This appeal will be held in abeyance pending the disposition in the Supreme Court of a forthcoming (presumably) petition for a writ of certiorari in June Medical Services, L.L.C. v. Gee. [FN1] Once the Supreme Court disposes of June Medical, either by denying the petition or by deciding the merits, this appeal will be returned to this panel for further proceedings.

[FN1] 1 905 F.3d 787 (5th Cir. [Sept. 26,] 2018); see also June Med. Servs., L.L.C. v. Gee, 139 S. Ct. 663, 663 (2019) (mem.) (granting a stay “pending the timely filing and disposition of a petition for a writ of certiorari”).

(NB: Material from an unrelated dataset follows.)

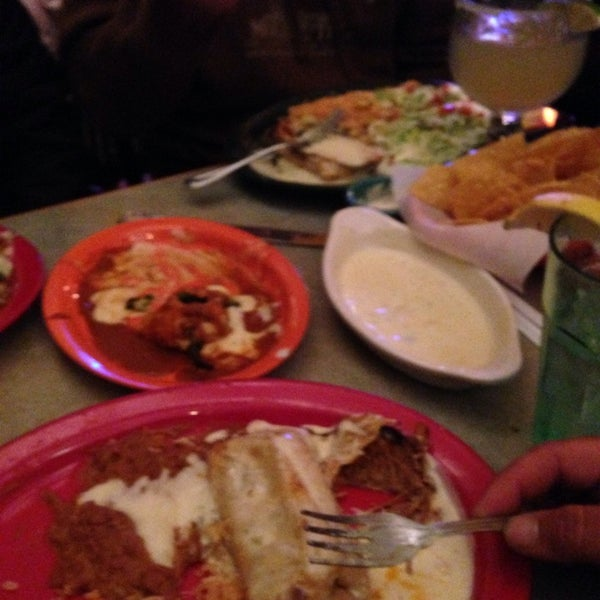 Photo taken at Rey Azteca Mexican Restaurant by 💀Charlie🇺🇸 B. on 9/14/2014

Let’s consider the chronology.

  • The Fifth Circuit decided June Medical v. Gee on September 26, 2018, before the dismemberment case was argued.
  • The Supreme Court granted a stay on February 7, 2019.
  • And on March 13, 2019, the panel held the dismemberment case in abeyance for June Medical.
  • A petition for certiorari was filed in June Medical in April 2019.
  • Cert was granted on October 4, 2019.

Did the panel act properly here? I can see two sides. Following the stay, it was very likely  that the Supreme Court would grant certiorari. Indeed, the Supreme Court’s stay order specifically referred to the “timely filing” of a cert petition. The panel may have reasonably concluded that any ruling should wait till Justices resolve the dispute from Louisiana dispute. Otherwise, their decision would simply be GVR’d by the Supreme Court.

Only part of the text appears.